## YOUR GOAL
Rewrite the material below, changing every "grassy hillside" to "grassy slope" and keeping all else unchanged. Leave out the pictures.
################
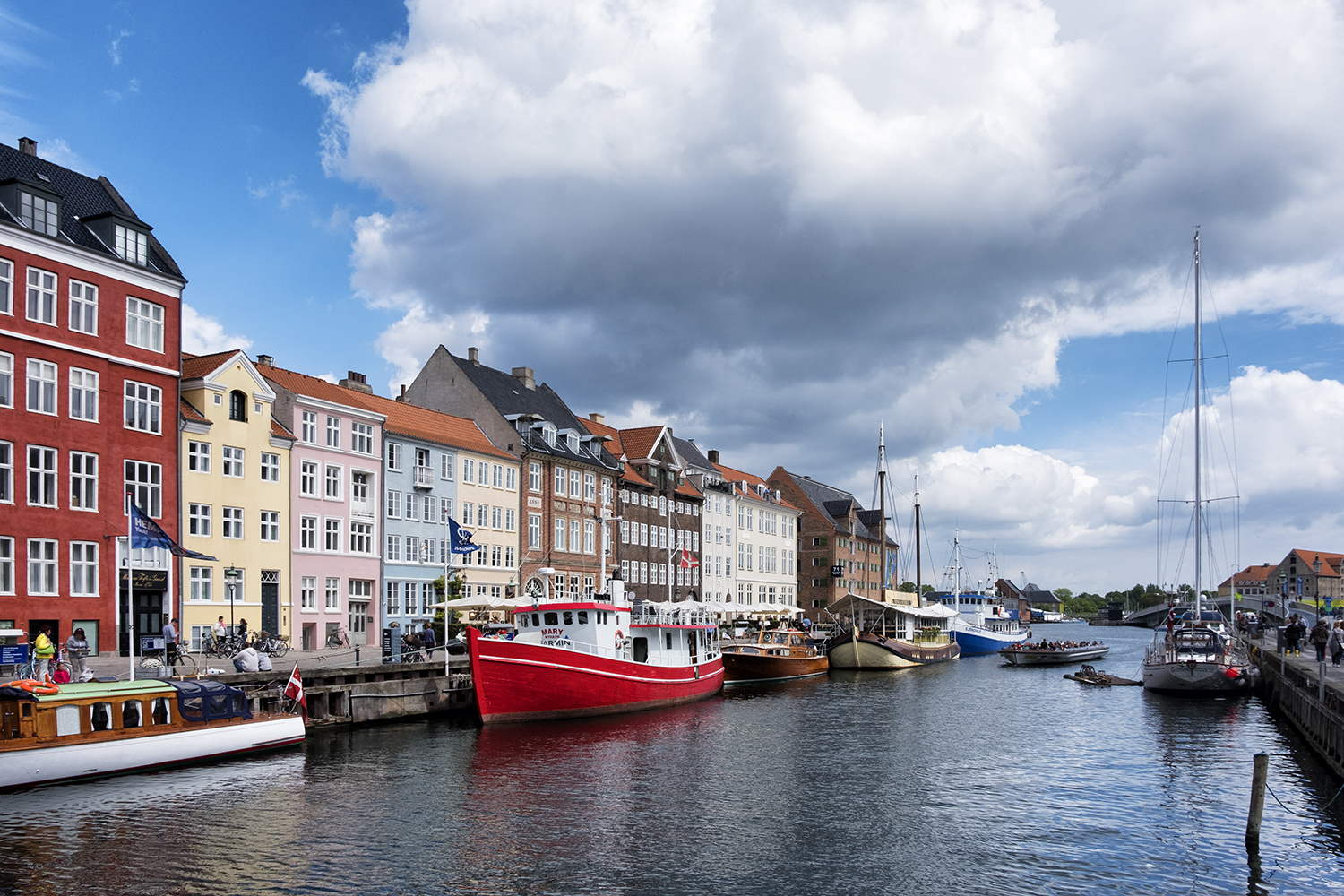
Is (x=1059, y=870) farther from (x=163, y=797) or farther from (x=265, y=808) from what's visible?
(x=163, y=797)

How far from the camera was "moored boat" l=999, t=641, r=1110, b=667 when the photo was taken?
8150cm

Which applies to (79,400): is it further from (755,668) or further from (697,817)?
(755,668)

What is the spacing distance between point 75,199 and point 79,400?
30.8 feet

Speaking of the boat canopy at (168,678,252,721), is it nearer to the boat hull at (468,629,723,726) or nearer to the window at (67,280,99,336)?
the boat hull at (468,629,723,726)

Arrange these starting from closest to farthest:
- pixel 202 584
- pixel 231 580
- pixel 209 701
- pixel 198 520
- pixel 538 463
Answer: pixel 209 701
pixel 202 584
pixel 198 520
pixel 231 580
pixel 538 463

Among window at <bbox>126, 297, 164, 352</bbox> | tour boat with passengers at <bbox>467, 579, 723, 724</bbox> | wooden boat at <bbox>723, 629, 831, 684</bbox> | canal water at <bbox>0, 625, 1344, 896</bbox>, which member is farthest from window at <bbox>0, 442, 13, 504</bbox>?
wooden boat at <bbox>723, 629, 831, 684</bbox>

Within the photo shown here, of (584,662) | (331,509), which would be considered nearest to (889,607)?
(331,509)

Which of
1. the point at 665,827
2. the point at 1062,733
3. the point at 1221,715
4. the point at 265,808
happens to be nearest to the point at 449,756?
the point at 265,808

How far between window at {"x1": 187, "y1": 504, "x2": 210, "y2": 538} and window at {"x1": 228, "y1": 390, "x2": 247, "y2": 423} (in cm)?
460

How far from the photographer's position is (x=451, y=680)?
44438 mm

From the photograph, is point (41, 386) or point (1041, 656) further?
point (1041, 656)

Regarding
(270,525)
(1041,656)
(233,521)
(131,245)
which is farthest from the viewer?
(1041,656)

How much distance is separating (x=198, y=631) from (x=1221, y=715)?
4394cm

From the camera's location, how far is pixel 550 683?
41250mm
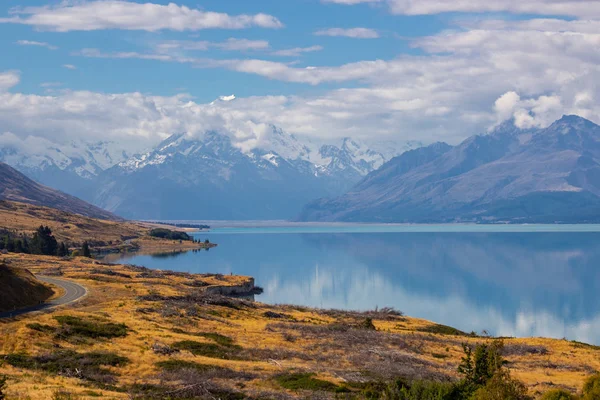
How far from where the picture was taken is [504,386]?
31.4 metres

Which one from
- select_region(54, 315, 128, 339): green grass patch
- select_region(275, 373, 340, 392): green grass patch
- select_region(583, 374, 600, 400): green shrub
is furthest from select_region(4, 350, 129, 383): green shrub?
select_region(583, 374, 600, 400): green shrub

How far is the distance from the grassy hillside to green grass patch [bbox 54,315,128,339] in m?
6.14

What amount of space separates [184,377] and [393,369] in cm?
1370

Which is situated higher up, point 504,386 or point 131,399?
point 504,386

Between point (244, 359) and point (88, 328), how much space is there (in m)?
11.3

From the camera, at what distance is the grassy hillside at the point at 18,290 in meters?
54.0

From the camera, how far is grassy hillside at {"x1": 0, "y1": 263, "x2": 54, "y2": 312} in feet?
################
## SOLUTION FOR THIS TASK
Is (x=1059, y=870) farther from (x=163, y=797) or farther from (x=265, y=808) from what's visible?
(x=163, y=797)

How far from the camera was "moored boat" l=999, t=641, r=1110, b=667 when the photo was taken?
8150cm

Which applies to (79,400): is it further from (755,668) or further from (697,817)?
(755,668)

What is the spacing distance between point 75,199 and point 79,400?
30.8 feet

Speaking of the boat canopy at (168,678,252,721), is it nearer to the boat hull at (468,629,723,726) or nearer to the window at (67,280,99,336)?
the boat hull at (468,629,723,726)

Arrange these starting from closest to farthest:
- pixel 202 584
- pixel 231 580
- pixel 209 701
- pixel 198 520
- pixel 538 463
Answer: pixel 209 701
pixel 202 584
pixel 198 520
pixel 231 580
pixel 538 463

Among window at <bbox>126, 297, 164, 352</bbox> | tour boat with passengers at <bbox>467, 579, 723, 724</bbox> | wooden boat at <bbox>723, 629, 831, 684</bbox> | canal water at <bbox>0, 625, 1344, 896</bbox>, which member is farthest from window at <bbox>0, 442, 13, 504</bbox>?
wooden boat at <bbox>723, 629, 831, 684</bbox>

Within the photo shown here, of (584,662) | (331,509), which would be considered nearest to (889,607)?
(331,509)

Which of
1. the point at 665,827
2. the point at 1062,733
3. the point at 1221,715
4. the point at 265,808
happens to be nearest to the point at 449,756?
the point at 265,808

How far between window at {"x1": 187, "y1": 504, "x2": 210, "y2": 538} and window at {"x1": 228, "y1": 390, "x2": 247, "y2": 423} (in cm)?
460

How far from the photographer's position is (x=451, y=680)?
44438 mm

From the photograph, is point (41, 386) or point (1041, 656) further?
point (1041, 656)

Regarding
(270,525)
(1041,656)
(233,521)
(131,245)
which is farthest from the viewer?
(1041,656)

How much distance is separating (x=198, y=631) from (x=1221, y=715)?
4394cm

From the camera's location, how far is pixel 550 683?
41250mm
How far from where the picture was taken is [504,386]?
31.4 metres

Which one from
- select_region(54, 315, 128, 339): green grass patch
- select_region(275, 373, 340, 392): green grass patch
- select_region(583, 374, 600, 400): green shrub
is furthest from select_region(4, 350, 129, 383): green shrub?
select_region(583, 374, 600, 400): green shrub

How far is the distance from the grassy slope to green grass patch [bbox 54,315,128,339] in m?
6.14

What amount of space separates [184,377] and [393,369] in cm?
1370

Which is situated higher up, point 504,386 or point 131,399?
point 504,386

Between point (244, 359) and point (88, 328), how much space is there (in m)?
11.3

From the camera, at what distance is the grassy slope at the point at 18,290 in meters?
54.0

From the camera, how far is grassy slope at {"x1": 0, "y1": 263, "x2": 54, "y2": 312} in feet?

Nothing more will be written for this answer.